Figure 1. Sets of Ru complex with modified tryptophan studied. (varying substituents influence pKa and driving force)
The authors tried the four different cases above, where Ru(Bpy)32+ serves as a photooxidant – upon photoexcitation and subsequent quench by a flash quencher, Ru(III) is generated. Ru(III) can takes an electron away from tryptophan, serving as an oxidant. The substituent modification on bipy can vary the Ru(III)/Ru(II) potential while modification on tryptophan can change pKa and oxidation potential (Trp● H+/TrpH).
The authors measured the rate of radical decay as a function of pH. The rate of radical decay is related to the driving force of the entire reaction (Marcus theory can explain this). Interestingly, the variation of pKa and driving force created totally different pathways. This means, as authors claim, proton and electron transfer can happen in concerted (coupled manner). RuTrp(Br)H and RuTrpH becomes pH independent as they pass the pKa and become deprotonated. After deprotonation, ET which does not depend on pH would determine the rate. But for Me4RuTrp(Br)H and Me4RuTrpH, they don’t show the pH independence which RuTrp(Br)H and RuTrpH had at a pH lower than their pKas. Neither the ETPT nor PTET model can explain the data as the authors claim considering also the KIE(kinetic isotope effect). It seems CEP is the only alternative.

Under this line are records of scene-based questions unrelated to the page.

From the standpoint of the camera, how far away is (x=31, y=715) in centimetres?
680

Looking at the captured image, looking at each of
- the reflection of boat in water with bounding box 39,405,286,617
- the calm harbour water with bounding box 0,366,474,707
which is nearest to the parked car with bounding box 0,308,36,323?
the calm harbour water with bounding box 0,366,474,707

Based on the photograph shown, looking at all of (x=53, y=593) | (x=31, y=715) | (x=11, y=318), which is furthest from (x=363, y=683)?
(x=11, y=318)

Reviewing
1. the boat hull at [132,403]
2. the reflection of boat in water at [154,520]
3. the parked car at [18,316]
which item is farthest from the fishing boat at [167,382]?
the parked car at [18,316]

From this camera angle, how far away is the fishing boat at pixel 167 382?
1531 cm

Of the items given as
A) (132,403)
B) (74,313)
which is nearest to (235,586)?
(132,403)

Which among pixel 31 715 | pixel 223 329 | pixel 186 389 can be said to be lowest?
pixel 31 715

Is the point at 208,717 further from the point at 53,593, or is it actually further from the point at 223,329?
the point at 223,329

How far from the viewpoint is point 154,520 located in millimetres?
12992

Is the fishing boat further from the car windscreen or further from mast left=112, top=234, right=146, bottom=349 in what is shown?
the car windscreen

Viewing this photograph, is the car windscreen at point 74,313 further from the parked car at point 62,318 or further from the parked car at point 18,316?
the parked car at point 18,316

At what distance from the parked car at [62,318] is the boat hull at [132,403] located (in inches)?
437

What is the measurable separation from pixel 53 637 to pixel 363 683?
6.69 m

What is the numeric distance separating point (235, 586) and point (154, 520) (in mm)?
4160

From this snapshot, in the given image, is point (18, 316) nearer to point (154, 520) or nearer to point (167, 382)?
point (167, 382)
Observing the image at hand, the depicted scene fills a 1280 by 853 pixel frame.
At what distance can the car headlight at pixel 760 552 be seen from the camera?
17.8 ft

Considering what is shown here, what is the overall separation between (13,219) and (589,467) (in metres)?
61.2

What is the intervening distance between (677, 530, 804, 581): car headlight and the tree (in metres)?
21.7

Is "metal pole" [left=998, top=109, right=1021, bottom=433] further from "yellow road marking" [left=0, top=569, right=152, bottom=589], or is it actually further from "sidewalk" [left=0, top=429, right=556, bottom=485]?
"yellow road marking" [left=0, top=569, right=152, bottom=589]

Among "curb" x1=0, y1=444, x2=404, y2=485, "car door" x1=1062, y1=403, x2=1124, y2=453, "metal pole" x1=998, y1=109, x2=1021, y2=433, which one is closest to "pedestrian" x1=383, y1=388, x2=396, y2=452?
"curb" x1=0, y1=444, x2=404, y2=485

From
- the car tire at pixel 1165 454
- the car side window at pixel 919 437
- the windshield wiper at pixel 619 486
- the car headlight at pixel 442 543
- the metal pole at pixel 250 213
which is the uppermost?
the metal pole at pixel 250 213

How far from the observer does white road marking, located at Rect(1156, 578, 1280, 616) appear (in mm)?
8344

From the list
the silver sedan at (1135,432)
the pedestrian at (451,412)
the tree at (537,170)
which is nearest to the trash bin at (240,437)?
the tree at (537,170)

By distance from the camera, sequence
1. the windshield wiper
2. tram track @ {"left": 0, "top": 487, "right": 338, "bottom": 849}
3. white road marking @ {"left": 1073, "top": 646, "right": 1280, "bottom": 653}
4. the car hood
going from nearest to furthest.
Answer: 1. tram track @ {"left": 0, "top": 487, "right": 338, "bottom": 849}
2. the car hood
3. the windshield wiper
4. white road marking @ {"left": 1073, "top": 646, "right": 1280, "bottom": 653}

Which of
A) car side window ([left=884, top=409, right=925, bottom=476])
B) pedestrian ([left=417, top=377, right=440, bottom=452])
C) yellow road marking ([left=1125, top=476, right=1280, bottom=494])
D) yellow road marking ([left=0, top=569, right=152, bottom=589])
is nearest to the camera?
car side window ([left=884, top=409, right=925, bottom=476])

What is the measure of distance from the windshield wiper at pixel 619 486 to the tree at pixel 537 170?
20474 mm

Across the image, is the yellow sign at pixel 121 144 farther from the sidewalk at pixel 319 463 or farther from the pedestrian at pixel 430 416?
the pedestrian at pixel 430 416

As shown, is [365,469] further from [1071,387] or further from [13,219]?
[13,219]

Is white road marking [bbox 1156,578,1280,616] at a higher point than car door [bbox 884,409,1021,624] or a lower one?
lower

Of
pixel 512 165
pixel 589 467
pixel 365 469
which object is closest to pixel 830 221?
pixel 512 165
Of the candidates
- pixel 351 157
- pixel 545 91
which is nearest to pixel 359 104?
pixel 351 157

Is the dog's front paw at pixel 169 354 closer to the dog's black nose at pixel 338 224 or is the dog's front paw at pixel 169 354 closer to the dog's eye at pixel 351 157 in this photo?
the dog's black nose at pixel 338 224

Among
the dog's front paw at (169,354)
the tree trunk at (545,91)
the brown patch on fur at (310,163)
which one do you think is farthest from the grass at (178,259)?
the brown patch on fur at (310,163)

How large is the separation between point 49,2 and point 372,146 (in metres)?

Figure 2: The rate of intramolecular oxidation of Tryptophan—Ru complex dependence on pH
In summary, for RuTrp(Br)H and RuTrpH, the ETPT model fits. But for Me4RuTrp(Br)H and Me4RuTrpH, CEP mechanism explains the experimental data.
The result calls the necessity of incorporating the role of water as proton acceptor in PCET mechanism. Further study on the PCET mechanism would deconvolute the complex radical chemistry biological molecules perform.